Last year, physicists at MIT, the University of Vienna, and elsewhere provided strong support for quantum entanglement, the seemingly far-out idea that two particles, no matter how distant from each other in space and time, can be inextricably linked, in a way that defies the rules of classical physics.
Take, for instance, two particles sitting on opposite edges of the universe. If they are truly entangled, then according to the theory of quantum mechanics their physical properties should be related in such a way that any measurement made on one particle should instantly convey information about any future measurement outcome of the other particle—correlations that Einstein skeptically saw as “spooky action at a distance.”
In the 1960s, the physicist John Bell calculated a theoretical limit beyond which such correlations must have a quantum, rather than a classical, explanation.
But what if such correlations were the result not of quantum entanglement, but of some other hidden, classical explanation? Such “what-ifs” are known to physicists as loopholes to tests of Bell’s inequality, the most stubborn of which is the “freedom-of-choice” loophole: the possibility that some hidden, classical variable may influence the measurement that an experimenter chooses to perform on an entangled particle, making the outcome look quantumly correlated when in fact it isn’t.
On Jan. 11, 2018, in a new experiment to test quantum entanglement, MIT’s David Kaiser and other team members gathered on a mountaintop in the Canary Islands and began collecting data from two large, 4-meter-wide telescopes: the William Herschel Telescope and the Telescopio Nazionale Galileo, both situated on the same mountain and separated by about a kilometer.
One telescope focused on a particular quasar, while the other telescope looked at another quasar in a different patch of the night sky. Meanwhile, researchers at a station located between the two telescopes created pairs of entangled photons and beamed particles from each pair in opposite directions toward each telescope.
In the fraction of a second before each entangled photon reached its detector, the instrumentation determined whether a single photon arriving from the quasar was more red or blue, a measurement that then automatically adjusted the angle of a polarizer that ultimately received and detected the incoming entangled photon.
“The timing is very tricky,” Kaiser says. “Everything has to happen within very tight windows, updating every microsecond or so.”

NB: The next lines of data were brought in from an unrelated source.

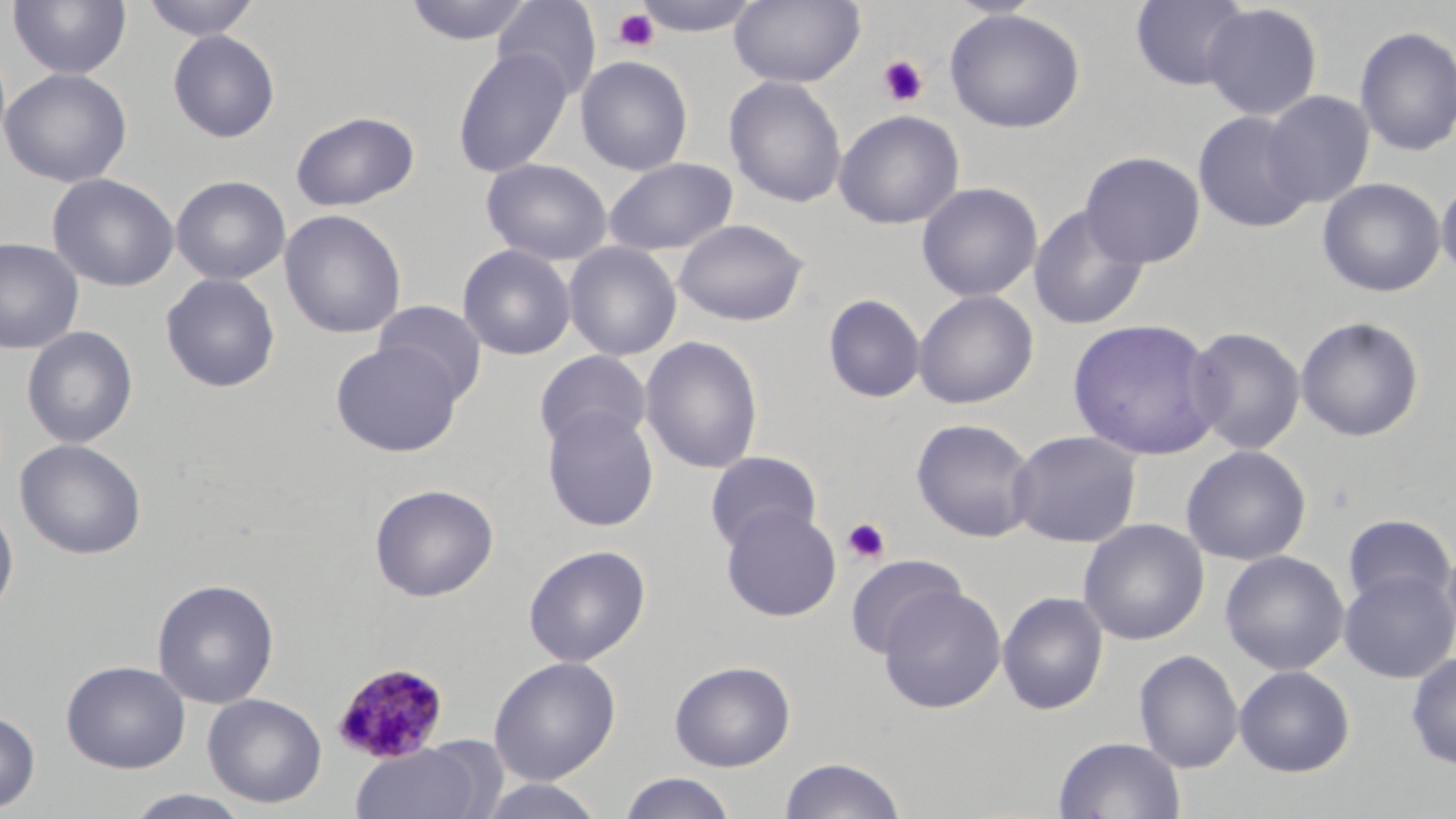
Plasmodium malariae-infected red blood cell locations = approximate bounding boxes as (x1, y1, x2, y2) in pixels: (331, 660, 451, 763)
slide-level diagnosis = Plasmodium malariae
uninfected red blood cell locations = approximate bounding boxes as (x1, y1, x2, y2) in pixels: (7, 0, 132, 80), (140, 0, 261, 41), (403, 0, 534, 46), (492, 0, 601, 101), (632, 0, 765, 37), (729, 0, 865, 87), (945, 0, 1050, 19), (1130, 0, 1253, 90), (1202, 3, 1323, 120), (944, 8, 1086, 133), (1353, 25, 1456, 157), (167, 29, 280, 143), (453, 48, 574, 178), (575, 55, 694, 176), (0, 67, 132, 188), (723, 75, 848, 208), (1261, 90, 1375, 209), (834, 109, 965, 230), (1193, 110, 1314, 233), (290, 111, 421, 211), (1080, 151, 1205, 268), (603, 157, 738, 256), (480, 158, 613, 265), (47, 173, 180, 292), (171, 175, 291, 285), (1436, 175, 1456, 282), (1317, 177, 1446, 298), (916, 182, 1043, 302), (1028, 204, 1149, 331), (279, 209, 406, 340), (673, 218, 809, 326), (0, 237, 84, 354), (563, 241, 682, 361), (458, 243, 576, 360), (160, 273, 281, 393), (913, 290, 1039, 409), (822, 293, 926, 404), (373, 300, 488, 404), (1295, 316, 1425, 442), (1067, 318, 1224, 461), (22, 326, 138, 449), (1185, 326, 1305, 455), (640, 335, 764, 474), (331, 342, 463, 456), (533, 350, 652, 454), (541, 407, 660, 532), (911, 417, 1038, 542), (1007, 429, 1143, 547), (15, 438, 147, 560), (1181, 444, 1312, 566), (705, 451, 822, 552), (369, 483, 499, 601), (0, 500, 19, 619), (720, 505, 842, 622), (1342, 513, 1454, 610), (1077, 518, 1209, 646), (523, 544, 651, 667), (1440, 544, 1456, 656), (1220, 550, 1349, 675), (844, 554, 966, 660), (1338, 568, 1456, 683), (152, 578, 279, 709), (877, 585, 1006, 713), (997, 591, 1108, 715), (1134, 649, 1243, 773), (1406, 651, 1456, 769), (488, 655, 621, 785), (61, 659, 190, 773), (669, 659, 796, 771), (1234, 665, 1355, 777), (203, 693, 327, 808), (0, 710, 40, 813), (1053, 736, 1186, 819), (349, 741, 496, 819), (779, 757, 906, 819), (617, 772, 738, 819), (481, 776, 607, 819), (123, 789, 255, 818)
modality = light microscopy
stain = May-Grünwald-Giemsa
platelet locations = approximate bounding boxes as (x1, y1, x2, y2) in pixels: (613, 7, 660, 52), (877, 55, 928, 107), (842, 517, 890, 564)
image size = 1456×819 pixels
field of view = single
magnification = 1000x
preparation = thin blood film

The researchers ran their experiment twice, each for around 15 minutes and with two different pairs of quasars. For each run, they measured 17,663 and 12,420 pairs of entangled photons, respectively. Within hours of closing the telescope domes and looking through preliminary data, the team could tell there were strong correlations among the photon pairs, indicating that the photons were correlated in a quantum-mechanical manner.
The team performed a more detailed analysis to calculate the chance, however slight, that a classical mechanism might have produced the correlations the team observed.
They calculated that, for the best of the two runs, the probability that a mechanism based on classical physics could have achieved the observed correlation was about 10 to the minus 20—that is, about one part in one hundred billion billion—outrageously small.
Sorry, Professor Einstein—it looks like “spooky action at a distance” is proving to be a reality.